From the Journals

Guadecitabine may be option for certain MDS/AML patients


 

REPORTING FROM HAEMATOLOGICA

New research suggests guadecitabine may be an option for select patients with myelodysplastic syndromes (MDS) or acute myeloid leukemia (AML) who have failed treatment with azacitidine.

Human cells with acute myelocytic leukemia (AML) in the pericardial fluid, shown with an esterase stain at 400x. National Institutes of Health/Wikimedia Commons/Public Domain

In a phase 2 trial, eight of 56 patients with high-risk MDS or low-blast-count AML responded to guadecitabine after azacitidine failure. Patients were significantly more likely to respond if they had few or no somatic mutations.

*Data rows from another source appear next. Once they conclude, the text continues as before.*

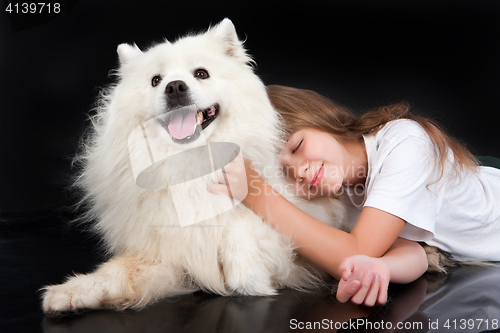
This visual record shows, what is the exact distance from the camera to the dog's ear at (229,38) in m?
2.25

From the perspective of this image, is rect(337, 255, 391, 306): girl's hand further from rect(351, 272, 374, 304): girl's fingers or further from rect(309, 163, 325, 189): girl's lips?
rect(309, 163, 325, 189): girl's lips

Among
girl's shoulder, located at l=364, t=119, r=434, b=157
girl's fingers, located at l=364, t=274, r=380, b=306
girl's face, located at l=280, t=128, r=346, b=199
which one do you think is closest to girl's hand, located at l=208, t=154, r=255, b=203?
girl's face, located at l=280, t=128, r=346, b=199

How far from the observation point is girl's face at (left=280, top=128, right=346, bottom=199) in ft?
7.42

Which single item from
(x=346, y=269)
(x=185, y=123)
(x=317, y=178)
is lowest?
(x=346, y=269)

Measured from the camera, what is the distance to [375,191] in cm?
215

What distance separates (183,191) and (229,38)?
84cm

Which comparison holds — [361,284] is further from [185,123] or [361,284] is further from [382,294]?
[185,123]

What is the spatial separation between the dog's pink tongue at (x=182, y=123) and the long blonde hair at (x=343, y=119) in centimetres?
57

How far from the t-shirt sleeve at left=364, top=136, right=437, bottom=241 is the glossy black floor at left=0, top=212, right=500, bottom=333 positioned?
32 cm

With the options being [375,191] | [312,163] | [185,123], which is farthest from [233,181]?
[375,191]

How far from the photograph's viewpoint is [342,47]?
4.31 meters

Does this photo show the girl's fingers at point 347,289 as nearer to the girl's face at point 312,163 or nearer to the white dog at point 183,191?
the white dog at point 183,191

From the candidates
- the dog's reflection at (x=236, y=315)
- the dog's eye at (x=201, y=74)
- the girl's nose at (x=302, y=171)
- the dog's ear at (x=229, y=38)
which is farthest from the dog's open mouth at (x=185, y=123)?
the dog's reflection at (x=236, y=315)

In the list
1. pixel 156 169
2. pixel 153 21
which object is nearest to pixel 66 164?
pixel 153 21
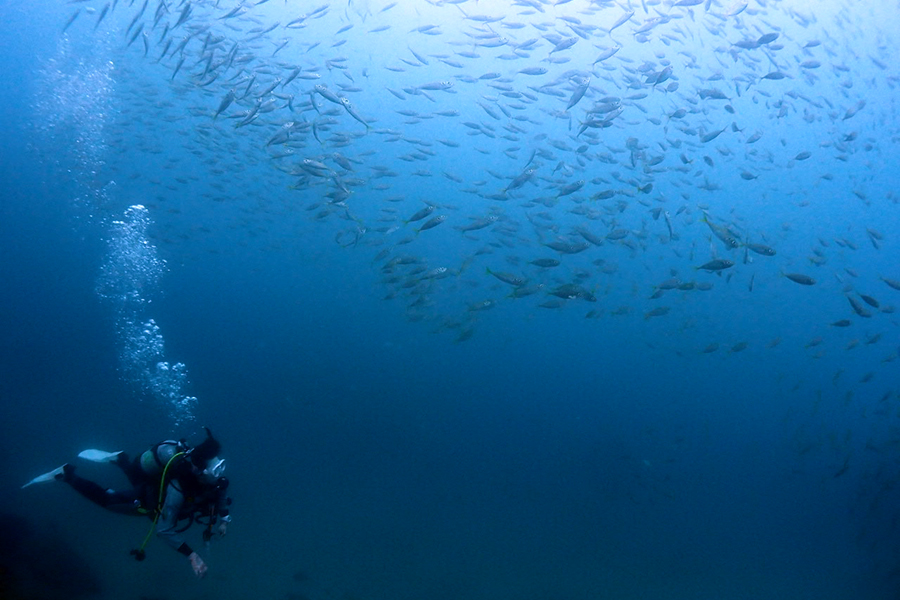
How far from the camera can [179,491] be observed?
464cm

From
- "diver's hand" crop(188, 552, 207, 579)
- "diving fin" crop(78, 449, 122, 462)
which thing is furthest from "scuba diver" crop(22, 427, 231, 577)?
"diving fin" crop(78, 449, 122, 462)

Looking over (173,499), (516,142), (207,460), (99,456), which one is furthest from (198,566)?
(516,142)

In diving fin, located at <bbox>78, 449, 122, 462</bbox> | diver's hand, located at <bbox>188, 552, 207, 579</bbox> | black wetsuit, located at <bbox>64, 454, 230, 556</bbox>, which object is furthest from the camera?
diving fin, located at <bbox>78, 449, 122, 462</bbox>

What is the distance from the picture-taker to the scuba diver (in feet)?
15.2

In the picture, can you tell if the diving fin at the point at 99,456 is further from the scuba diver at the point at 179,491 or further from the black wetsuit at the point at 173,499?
the scuba diver at the point at 179,491

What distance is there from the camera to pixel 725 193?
182ft

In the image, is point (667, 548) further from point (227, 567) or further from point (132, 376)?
point (132, 376)

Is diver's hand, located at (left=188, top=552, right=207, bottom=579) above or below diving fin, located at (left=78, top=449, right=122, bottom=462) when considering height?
above

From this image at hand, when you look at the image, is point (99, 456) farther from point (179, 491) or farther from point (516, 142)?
point (516, 142)

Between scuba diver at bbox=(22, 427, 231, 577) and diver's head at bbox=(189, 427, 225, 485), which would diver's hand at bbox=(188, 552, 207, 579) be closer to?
scuba diver at bbox=(22, 427, 231, 577)

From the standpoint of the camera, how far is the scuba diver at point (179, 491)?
462 cm

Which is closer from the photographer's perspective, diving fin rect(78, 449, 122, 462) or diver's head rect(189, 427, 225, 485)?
diver's head rect(189, 427, 225, 485)

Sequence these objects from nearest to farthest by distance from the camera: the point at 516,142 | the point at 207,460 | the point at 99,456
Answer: the point at 207,460 < the point at 99,456 < the point at 516,142

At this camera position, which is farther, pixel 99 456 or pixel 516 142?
pixel 516 142
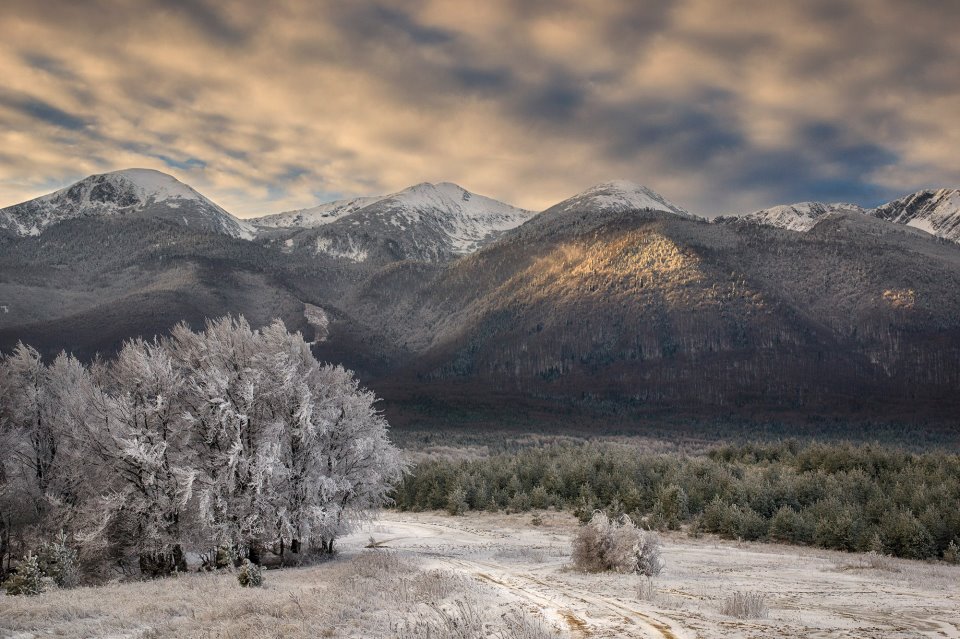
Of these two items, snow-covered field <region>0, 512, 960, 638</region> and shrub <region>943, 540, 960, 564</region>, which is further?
shrub <region>943, 540, 960, 564</region>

Marie Sébert, MD, of Hôpital Saint Louis in Paris and her colleagues conducted this trial and reported the results in Haematologica.

The trial (NCT02197676) included 56 patients with the following disease types:

  • Refractory anemia with excess blasts (RAEB) type 2 (n = 31; 55%).
  • RAEB type 1 (n = 11; 20%).
  • Low-blast-count AML (n = 11; 20%).
  • Refractory cytopenias with multilineage dysplasia (RCMD; n = 2; 4%).
  • Chronic myelomonocytic leukemia (n = 1; 2%).

The patients had a median age of 75 years (range, 70-79) at baseline, and 37 (66%) were men. Thirty-four patients (61%) had very-high-risk disease according to the revised International Prognostic Scoring System. Forty-nine patients (87.5%) had at least one somatic mutation. The most commonly mutated genes were ASXL1, RUNX1, TP53, U2AF1, and DNMT3A.

Most patients (n = 41, 73%) had relapsed after azacitidine, and 15 (27%) had primary resistance to the drug. Patients had received a median of 13 azacitidine cycles (range, 6-23).

The patients received guadecitabine subcutaneously at 60 mg/m2 on days 1-5 of a 28-day cycle. They were treated until progression, death, unacceptable toxicity, or no response after six to nine cycles. Patients received a median of three cycles (range, 0-27). One patient died of infection before receiving guadecitabine, but the remaining 55 patients received at least one cycle of treatment. Eighteen patients had a dose reduction.

Eight patients (14.3%) responded to guadecitabine. Two patients achieved a complete response (CR) – one who had RAEB-2 and one with AML. Two patients with RAEB-1 had marrow CRs. Two patients – one with RAEB-2 and one with AML – had marrow CRs with hematologic improvement. A patient with RCMD had hematologic improvement, and a patient with RAEB-2 had a partial response.

The researchers said mutation frequency was the only significant predictor of response. The response rate was significantly higher in patients who did not have somatic mutations (P = .036). The median number of mutations was one (range, zero to three) in responders and two (range, zero to six) in nonresponders (P = .035). None of the patients with TP53 mutations achieved a response.

The median duration of response was 11.5 months. The median overall survival was 17.9 months in responders and 7.1 months in the overall population.

In a multivariate analysis, the following factors were significantly associated with longer survival:

  • Having low- to high-risk (vs. very-high-risk) disease (P = .03).
  • Having experienced primary (vs. secondary) azacitidine failure (P = .01).
  • Having a high rate of demethylation in blood during the first treatment cycle (P = .03).